Tryst should be an even bigger hit. Wheeldon's choreographic language is no dissection of classical technique. It is the beauty and unexpectedness of his positioning of groups, the coming together and parting of couples and his creative collaborations which keep his work up-to-date. Tryste, however, is played out to James MacMillan's discordant, repetitive and sometimes harsh score which is only leavened in the later sections.

Melissa Hamilton's solo followed by her pas de deux with Eric Underwood was pure Wheeldon magic. She danced alone into statuesque arabesques on a back lit stage while Underwood prowled the outer stage like a hungry shadow. Ballet has no more beautiful image of what? Ennui, alienation, loneliness? Whatever, it was poetry manifest. A line from Satre's Being and Nothingness made flesh.

This is the couple to watch.

Thursday, 10 June 2010

Darkness visible, Come, Been and Gone, Michael Clark Co.

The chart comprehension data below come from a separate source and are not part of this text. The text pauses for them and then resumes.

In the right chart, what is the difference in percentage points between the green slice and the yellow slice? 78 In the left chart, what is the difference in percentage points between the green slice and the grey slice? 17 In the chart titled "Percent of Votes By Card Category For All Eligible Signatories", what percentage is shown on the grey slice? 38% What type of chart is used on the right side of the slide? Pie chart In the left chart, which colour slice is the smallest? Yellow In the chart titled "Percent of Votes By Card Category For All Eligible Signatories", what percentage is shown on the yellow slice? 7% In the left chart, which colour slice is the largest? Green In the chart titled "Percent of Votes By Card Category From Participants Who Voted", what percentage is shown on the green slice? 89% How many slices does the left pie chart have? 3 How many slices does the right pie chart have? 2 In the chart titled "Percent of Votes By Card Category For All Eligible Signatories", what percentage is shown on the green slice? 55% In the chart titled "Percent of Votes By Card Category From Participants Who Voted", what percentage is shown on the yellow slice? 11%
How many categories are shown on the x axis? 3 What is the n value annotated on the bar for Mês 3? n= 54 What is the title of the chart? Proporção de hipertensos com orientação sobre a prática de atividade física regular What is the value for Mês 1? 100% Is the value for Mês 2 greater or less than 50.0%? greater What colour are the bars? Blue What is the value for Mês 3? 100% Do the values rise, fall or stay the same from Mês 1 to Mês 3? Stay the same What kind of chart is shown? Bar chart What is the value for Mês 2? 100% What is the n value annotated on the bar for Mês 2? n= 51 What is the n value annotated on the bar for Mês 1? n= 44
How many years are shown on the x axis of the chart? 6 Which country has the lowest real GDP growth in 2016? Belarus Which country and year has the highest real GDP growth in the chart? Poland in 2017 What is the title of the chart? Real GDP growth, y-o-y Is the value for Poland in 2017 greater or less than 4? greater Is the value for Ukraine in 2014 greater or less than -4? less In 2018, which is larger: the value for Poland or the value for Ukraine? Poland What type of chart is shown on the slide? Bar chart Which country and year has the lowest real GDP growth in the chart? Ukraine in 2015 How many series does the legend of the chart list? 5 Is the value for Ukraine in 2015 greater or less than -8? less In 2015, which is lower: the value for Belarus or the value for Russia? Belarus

Barbican 9/6/10

Dancers in metallic orange cat suits, faces pressing to the floor, hips cocked, triangulated legs in static raises as David Bowie’s thrashing guitar rains down the ear-bleedingly loud final chord of The Jean Genie. Light cuts. And the audience, cheering, exuberantly applauds the end of Come, Been and Gone, Michael Clark’s newest work in front of a packed out Barbican last night. The dancers take their curtain calls. Clark himself is in the wings.

The punk ballet master’s absence is a reminder of the darkness we’d just seen before this explosive finale. Dancer Kate Coyne had only minutes before contorted, writhed and staggered in a remarkable body suit pierced with bouncing syringes accompanied by The Velvet Underground’s Heroin.

Clark’s own wrestling with drug addiction is well known. Were we watching biography? If so, Clark is in a much brighter place now, exuberantly reconnecting to his Puck-like self from the mid1980s. His own brief legato presence was muted and shadow-like. Yet Simon Williams and Nathan Cornwall with Clark’s jerky, juddering, stiff-armed choreography are baton bearers of his younger electrifying self.

In the row behind me were Jarvis Cocker, DJs Princess Julia and Jeffrey Hinton and Pop magazine editor, Ashley Heath. Clark’s showmanship and membership of the demimonde have always graced his shows with the best ballet audience in town. And if the music and dancing didn’t grab you urgently enough, those were Peter Doig paintings suspended over the screen at the back of the stage.